6 jul 2010

Intento de cuento II

- Andáte, Damián. Andá a buscar ayuda, ¡avisále a la gente que vienen estos hijos de puta!

Damián no quería irse. Su cámara apuntaba hacia las filas del ejército israelí, que cada vez se aproximaba más al campo de refugiados de los palestinos. Era joven, delgado y bajito. Ágil y con pericia para la fotografía, no estuvo listo para el combate cuando llegó acá y se deprimió ante las primeras muertes que presenció. Sigue sin estar preparado, sigue siendo profundamente sensible, pero corre muy rápido, obtura y piensa igual, y sabe manejarse con las autoridades.

Si se quedaba, moriría. Y yo no permitiría aquello. No había manera de obligarlo a irse, así que apelé a conmoverlo con las cosas que le importaban. Le dije que su familia y su carrera eran más importantes que un pobre, miserable e infeliz periodista que había conocido 3 meses antes. Traté de ensalzarlo ante tanta basura y el mordió el anzuelo. No derramó lágrimas, pero estaba apesadumbrado; me dejó una medalla de la Virgen de Smolensk que había comprado un par de años antes y nos abrazamos. Él salió corriendo hacia el campo de refugiados.
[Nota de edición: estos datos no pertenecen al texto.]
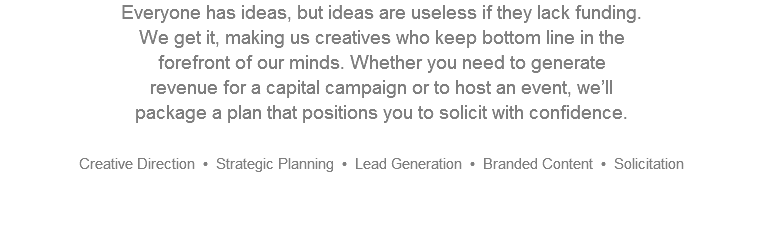Everyone has ideas, but ideas are useless if they lack funding.  We get it, making us creatives who keep bottom line in the  forefront of our minds. Whether you need to generate  revenue for a capital campaign or to host an event, we’ll  package a plan that positions you to solicit with confidence. Creative Direction • Strategic Planning • Lead Generation • Branded Content • Solicitation  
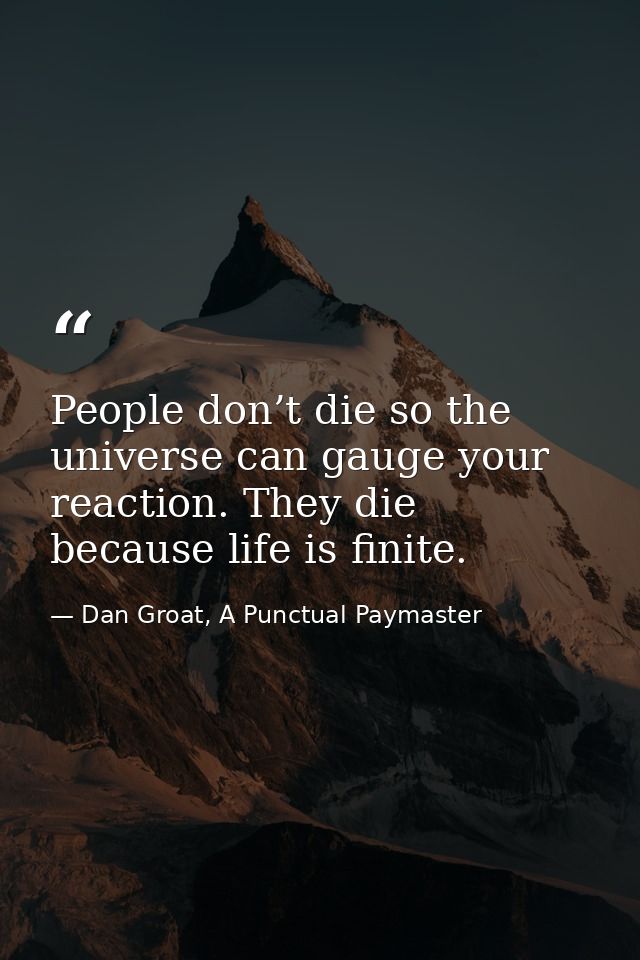 People don’t die so the universe can gauge your reaction. They die because life is finite. — Dan Groat, A Punctual Paymaster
Yo no volteé a mirarlo.

Ahora me toca a mí. Ahora me toca actuar porque nadie detendrá a estos tipos. No hay barrera alguna entre un lugar lleno de gente indefensa y unas pocas armas y unos cuantos tanques con soldados profesionales que odian, desprecian y no temen a su enemigo.

No lo pienso mucho. Dejo todo mi equipo a un lado. Cámaras, grabadoras, cargadores, baterías, papel, lápiz y un morral donde llevaba el equipo de primeros auxilios. Trato de recordar lo que decían los manuales de diversas ONGs sobre situaciones de conflicto y ataques por parte de algún actor armado. Mi teléfono satelital estaba muerto por bala así como el del ausente Damián, así que debía identificarme como periodista y no hacer nada. O simplemente no presentarme, o simplemente hablar con el líder de la operación para intentar detenerlo. Los datos, los apuntes, los deseos se confunden en este momento. Envuelvo en un impermeable extraído del bolso todo lo que he dejado a un lado. Saco de mi billetera una carta para mi familia preparada para este tipo de ocasiones junto con los datos de un testamento notariado de mis pobres bienes y la junto con mis materiales. Amarro el impermeable y lo escondo. Damián sabrá cómo encontrarlo por si no estoy.

No lo pienso mucho, busco un cadáver próximo y lo desarmo. Recorro el edificio en el que estoy montado y encuentro dos o tres cosas más. Termino de alejar los protocolos sugeridos para periodistas responsables y cuidadosos de mi cabeza y recuerdo las épocas de caos, revolución, fuerza, violencia. Bajo las escaleras del tercer piso para buscar una posición más ventajosa y recuerdo de nuevo a mis amigos muertos en las calles, a las mujeres violadas y a la impunidad de los líderes de momento que buscamos tumbar por sus crímenes. Me es difícil olvidar el esfuerzo hecho por acoplarme a un gobierno injusto y a una sociedad sorda, ciega y muda que se negó a ver las cosas como fueron. Me es difícil apartar el carácter pacífico que tuve que cultivar y adoptar para no sufrir en un ambiente tan adverso, pero lo logro después de parar en el umbral de la puerta a la calle.

Siento cómo mi mirada cambia y mis sentidos se agudizan. Siento cómo mi musculatura se tensa y las armas pesan menos… Percibo el olor de la sangre y recuerdo, por fin, que deseé morir junto con mis hermanos en aquellas calles, que deseé una muerte valerosa, que deseé ser un mártir y que no se pudo.

Pero descubro que se puede ahora, y una sonrisa aparece en mi rostro. Sádica y perversa.